Comment archive - for node operators and technical

Recent optimizations

This is continuation of previous post about latest optimizations. This article is going to contain description of second optimization listed there - comment archive.

We've came a long way since split with legacy chain. A lot of previously applied memory-focused optimizations consisted of identifying and elimination of data that was unnecessary to run consensus code. There were also gains on rearranging of data, so it is stored better. There are still some places where that type of changes can be done, but the expected gains are nothing compared to 18GB (15.2GB after pool allocator optimization) that is already consumed out of recommended 24GB size of SHM. The biggest one is moving account metadata and related API to some HAF application (and that's less than 800MB and already optional - just compile without COLLECT_ACCOUNT_METADATA). We've basically run out of data that is never needed. There is one thing that could still give significant savings (even 2.5GB) - future task mentioned at the end of previous article - but the effect would only be that big because of one particular index - comments.

Above "double pacman" chart shows relative sizes of various indexes (with account metadata eliminated). On the left we see breakdown of content of SHM before comment archive optimization. As you can see comments take over 3/4 of all the consumed memory. Second part shows how it looks afterwards - a justification for separate follow-up future task.

The idea behind comment archive optimization is the following: once comment is paid you can't delete it, nothing in its content that is stored in consensus state can be changed, moreover votes or replies to such comments are relatively rare, so why keep it all the time in memory? Drop it to database and instead rely on its caching mechanisms to do the work for us.

Note: the text of comment can still be edited, but hived doesn't care about that, since that data is in HAF/Hivemind and not in SHM.

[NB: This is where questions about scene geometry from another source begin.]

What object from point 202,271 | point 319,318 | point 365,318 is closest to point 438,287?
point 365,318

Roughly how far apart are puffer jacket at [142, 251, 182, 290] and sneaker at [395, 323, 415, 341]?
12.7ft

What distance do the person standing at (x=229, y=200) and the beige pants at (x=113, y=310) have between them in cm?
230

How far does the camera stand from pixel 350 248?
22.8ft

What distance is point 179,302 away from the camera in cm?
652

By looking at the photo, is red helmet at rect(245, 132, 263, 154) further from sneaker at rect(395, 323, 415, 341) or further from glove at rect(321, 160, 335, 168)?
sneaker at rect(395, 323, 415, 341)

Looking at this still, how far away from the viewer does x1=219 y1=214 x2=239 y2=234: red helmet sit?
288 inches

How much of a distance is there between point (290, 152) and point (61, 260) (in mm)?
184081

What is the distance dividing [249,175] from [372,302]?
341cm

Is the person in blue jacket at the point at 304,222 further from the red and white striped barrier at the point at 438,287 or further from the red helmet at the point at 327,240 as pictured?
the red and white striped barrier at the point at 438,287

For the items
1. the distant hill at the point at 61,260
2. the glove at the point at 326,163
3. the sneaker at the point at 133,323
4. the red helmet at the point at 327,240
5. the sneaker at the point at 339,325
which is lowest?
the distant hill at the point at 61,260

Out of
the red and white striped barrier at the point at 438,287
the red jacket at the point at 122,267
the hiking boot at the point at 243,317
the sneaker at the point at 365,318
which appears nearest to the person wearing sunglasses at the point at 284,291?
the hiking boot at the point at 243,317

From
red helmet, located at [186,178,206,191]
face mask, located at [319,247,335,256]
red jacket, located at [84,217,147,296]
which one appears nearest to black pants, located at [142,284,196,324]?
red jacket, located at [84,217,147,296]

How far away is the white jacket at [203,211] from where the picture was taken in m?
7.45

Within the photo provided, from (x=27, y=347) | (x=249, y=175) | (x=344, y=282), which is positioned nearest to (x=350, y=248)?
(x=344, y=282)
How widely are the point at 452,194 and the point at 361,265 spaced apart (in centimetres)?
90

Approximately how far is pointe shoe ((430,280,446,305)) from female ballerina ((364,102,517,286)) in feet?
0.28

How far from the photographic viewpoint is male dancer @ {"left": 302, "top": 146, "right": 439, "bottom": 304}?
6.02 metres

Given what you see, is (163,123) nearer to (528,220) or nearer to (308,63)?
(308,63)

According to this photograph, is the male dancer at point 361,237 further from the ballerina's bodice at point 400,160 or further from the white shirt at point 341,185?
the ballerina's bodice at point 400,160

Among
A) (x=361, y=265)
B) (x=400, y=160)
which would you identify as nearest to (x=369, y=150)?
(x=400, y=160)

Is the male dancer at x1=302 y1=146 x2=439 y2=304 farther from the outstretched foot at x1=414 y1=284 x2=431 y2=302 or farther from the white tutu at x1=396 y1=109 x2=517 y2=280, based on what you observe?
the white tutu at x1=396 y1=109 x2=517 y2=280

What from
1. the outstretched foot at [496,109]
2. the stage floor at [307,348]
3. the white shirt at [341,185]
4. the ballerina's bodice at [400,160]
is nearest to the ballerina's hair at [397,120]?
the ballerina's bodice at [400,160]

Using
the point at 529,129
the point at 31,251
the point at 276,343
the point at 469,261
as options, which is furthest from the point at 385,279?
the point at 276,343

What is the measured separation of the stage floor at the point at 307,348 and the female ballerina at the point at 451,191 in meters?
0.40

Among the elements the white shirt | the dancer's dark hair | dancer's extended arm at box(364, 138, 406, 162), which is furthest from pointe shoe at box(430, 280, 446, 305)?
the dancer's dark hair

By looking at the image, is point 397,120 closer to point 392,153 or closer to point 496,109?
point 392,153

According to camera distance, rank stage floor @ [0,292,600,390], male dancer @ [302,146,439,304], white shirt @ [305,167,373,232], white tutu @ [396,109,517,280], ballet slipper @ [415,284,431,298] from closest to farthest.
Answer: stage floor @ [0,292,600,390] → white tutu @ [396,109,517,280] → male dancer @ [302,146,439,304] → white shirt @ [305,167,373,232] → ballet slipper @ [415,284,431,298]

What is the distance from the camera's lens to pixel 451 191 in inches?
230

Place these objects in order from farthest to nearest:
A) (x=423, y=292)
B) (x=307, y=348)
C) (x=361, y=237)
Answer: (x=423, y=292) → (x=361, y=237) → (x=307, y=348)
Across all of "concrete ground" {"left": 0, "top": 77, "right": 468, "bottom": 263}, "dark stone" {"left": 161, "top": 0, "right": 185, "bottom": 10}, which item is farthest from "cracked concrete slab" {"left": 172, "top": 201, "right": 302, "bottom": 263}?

One thing has to be emphasized - this is a trade-off. You can't just migrate data that is still sometimes used to disk storage and expect not to pay for it with performance. Depending on relative frequency of accessing external data as well as hardware (disk in particular) the cost might be bigger or smaller. Quite surprisingly, although now it's kind of obvious, the most frequent event when hived needs to look into the archive is new comment - it needs to check if the comment is really new or an edit of existing one. It is also the slowest of all types of access to archive.

Results from application of second optimization

Just like the last time, let's starts with some results. Again, for fair comparison, timings are for up to 93M block. This time the baseline measurement is a value from previous optimization, marked as comment-archive = NONE: - 17 hours 28 minutes 22 seconds - replay (comment archive = NONE) - 18 hours 40 minutes 2 seconds - replay (comment archive = ROCKSDB) - 29 hours 44 minutes 47 seconds - synchronization without checkpoints (comment archive = NONE) - 30 hours exactly - synchronization without checkpoints (comment archive = ROCKSDB)

One thing to note is that disk performance has big impact, results are also a lot more unstable (like +/- 30 minutes difference per run - best replay run was 18 hours 12 minutes 42 seconds). I've also noticed that runs with smaller SHM tends to last longer, but it might be just a coincidence. I've only run one sync with that configuration so far.

Ok, so version with optimization is running one to 5 quarters longer. So what did we gain for that lost performance? Previously recommended size of SHM was 24GB. After optimization with pool allocator you could run with 20GB with solid safety margin, since 15.2GB was actually taken. With comment archive I'd recommend 8GB (that's how I ran the measurements) and half of it is still empty. Unfortunately RocksDB also needs to take something for its cache, so hived process took 12.6GB of RAM at the peak (4.6GB above size of SHM). For comparison, without comment archive hived was taking 26GB at the peak (2GB above size of SHM).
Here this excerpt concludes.